Casting a Wide Diagnostic Net
Because there are many potential causes of pododermatitis, your veterinarian will ask you important questions about your dog’s habits and give your dog a thorough exam to search for other signs of underlying disease.
Diagnostics will typically include skin cytology, or a study of cells under the microscope, to look for inflammatory cells, bacteria, yeast and parasites. Debris from skin scrapings and hair plucking will be viewed under a microscope to look for signs of parasites. Your veterinarian may also recommend bacterial and fungal cultures as well as skin biopsies.
To help identify other underlying causes, additional tests may be needed including blood and urine tests, X-rays of the paws to evaluate the bones and look for foreign bodies and food trials to test for potential food allergies.
Because diagnosis can be complicated, it may take weeks to months to pinpoint the exact cause(s). It’s important to have patience and return for follow-up appointments, so the right treatment, that can bring the dog relief, can be provided.
Management and Treatment
Treatment will vary depending on the underlying cause. For bacterial or fungal infections, treatment may include topical paw shampoos, soaks or wipes, as well as oral antibiotic or antifungal medications. Steroids may be administered to help reduce swelling and inflammation.
If there are masses or foreign bodies, surgery may be required.

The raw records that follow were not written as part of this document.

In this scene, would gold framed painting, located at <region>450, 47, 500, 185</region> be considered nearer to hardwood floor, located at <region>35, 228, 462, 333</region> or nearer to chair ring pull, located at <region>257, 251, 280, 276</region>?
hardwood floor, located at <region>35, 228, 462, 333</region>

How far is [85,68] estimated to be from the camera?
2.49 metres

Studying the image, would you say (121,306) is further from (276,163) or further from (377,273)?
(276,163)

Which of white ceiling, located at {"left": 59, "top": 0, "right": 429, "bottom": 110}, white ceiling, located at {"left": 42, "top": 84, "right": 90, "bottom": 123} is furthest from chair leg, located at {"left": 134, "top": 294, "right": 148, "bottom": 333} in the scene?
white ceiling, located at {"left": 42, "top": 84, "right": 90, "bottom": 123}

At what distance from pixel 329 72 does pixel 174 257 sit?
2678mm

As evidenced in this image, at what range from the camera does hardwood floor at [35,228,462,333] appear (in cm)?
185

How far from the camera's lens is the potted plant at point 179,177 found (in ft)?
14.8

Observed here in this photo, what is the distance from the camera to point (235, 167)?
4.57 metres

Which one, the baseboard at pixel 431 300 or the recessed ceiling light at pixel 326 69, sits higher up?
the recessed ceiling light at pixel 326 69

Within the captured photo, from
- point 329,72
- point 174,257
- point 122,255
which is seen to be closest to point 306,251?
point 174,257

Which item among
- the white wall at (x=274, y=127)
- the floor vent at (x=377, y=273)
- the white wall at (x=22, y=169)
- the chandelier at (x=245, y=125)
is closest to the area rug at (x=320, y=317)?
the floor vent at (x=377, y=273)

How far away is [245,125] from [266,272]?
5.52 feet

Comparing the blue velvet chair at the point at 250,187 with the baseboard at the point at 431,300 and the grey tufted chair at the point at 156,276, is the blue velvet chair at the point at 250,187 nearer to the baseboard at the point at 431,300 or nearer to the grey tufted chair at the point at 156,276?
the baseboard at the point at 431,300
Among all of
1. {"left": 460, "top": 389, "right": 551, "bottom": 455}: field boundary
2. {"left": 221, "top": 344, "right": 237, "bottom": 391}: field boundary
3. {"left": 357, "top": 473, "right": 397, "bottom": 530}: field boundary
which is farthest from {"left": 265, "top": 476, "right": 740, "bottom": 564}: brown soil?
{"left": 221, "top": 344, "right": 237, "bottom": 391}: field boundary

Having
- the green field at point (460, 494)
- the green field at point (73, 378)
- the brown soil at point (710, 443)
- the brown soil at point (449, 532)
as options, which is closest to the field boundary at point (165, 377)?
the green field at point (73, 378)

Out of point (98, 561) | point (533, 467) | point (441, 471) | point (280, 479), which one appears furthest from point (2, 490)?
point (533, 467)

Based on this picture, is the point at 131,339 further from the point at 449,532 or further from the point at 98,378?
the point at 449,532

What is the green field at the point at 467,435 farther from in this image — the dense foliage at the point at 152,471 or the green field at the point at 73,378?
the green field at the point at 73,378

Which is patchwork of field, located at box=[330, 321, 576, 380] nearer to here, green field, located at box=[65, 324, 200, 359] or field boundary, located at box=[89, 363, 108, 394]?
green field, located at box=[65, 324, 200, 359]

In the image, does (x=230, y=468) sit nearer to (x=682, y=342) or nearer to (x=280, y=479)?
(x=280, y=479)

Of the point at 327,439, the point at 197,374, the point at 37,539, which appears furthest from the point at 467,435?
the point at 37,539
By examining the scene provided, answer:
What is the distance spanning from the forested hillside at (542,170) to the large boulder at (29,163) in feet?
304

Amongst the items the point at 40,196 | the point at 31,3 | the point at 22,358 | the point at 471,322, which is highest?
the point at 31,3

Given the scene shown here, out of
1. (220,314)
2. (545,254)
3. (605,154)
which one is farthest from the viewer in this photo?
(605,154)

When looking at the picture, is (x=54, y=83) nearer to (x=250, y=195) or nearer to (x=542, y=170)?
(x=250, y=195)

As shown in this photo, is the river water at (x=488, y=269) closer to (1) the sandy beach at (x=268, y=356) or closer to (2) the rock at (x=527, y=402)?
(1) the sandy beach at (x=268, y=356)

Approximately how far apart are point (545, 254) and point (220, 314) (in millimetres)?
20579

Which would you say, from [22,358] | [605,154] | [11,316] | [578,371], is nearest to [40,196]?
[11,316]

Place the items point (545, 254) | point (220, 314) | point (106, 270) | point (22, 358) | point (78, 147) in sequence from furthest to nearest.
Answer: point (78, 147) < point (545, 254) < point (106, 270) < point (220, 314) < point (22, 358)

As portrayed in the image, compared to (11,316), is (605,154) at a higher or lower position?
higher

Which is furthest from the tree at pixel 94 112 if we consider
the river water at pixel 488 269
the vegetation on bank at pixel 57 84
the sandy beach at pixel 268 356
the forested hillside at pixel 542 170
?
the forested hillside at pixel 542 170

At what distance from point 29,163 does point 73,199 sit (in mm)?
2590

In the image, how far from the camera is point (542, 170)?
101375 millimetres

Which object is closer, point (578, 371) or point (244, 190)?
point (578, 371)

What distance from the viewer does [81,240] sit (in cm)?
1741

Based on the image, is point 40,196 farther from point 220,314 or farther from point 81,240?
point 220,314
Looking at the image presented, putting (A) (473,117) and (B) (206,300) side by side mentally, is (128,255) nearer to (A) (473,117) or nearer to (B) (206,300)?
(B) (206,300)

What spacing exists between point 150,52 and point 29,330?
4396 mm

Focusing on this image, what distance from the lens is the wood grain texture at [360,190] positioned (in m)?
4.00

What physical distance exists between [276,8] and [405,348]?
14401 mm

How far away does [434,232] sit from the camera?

In the case of an underlying allergy or immune-mediated disease, the problem may never be completely cured, but it can usually be managed with medications or hypoallergenic foods. Treatment may be lifelong, but dogs can do quite well.
It’s also important to keep dogs from licking and chewing the paws, further traumatizing the skin. Your veterinarian may recommend booties or inflatable collars to help discourage licking.
The ultimate prognosis for pododermatitis depends on the diagnosis. With the right treatment, licking and chewing can be minimized so dogs can be more comfortable.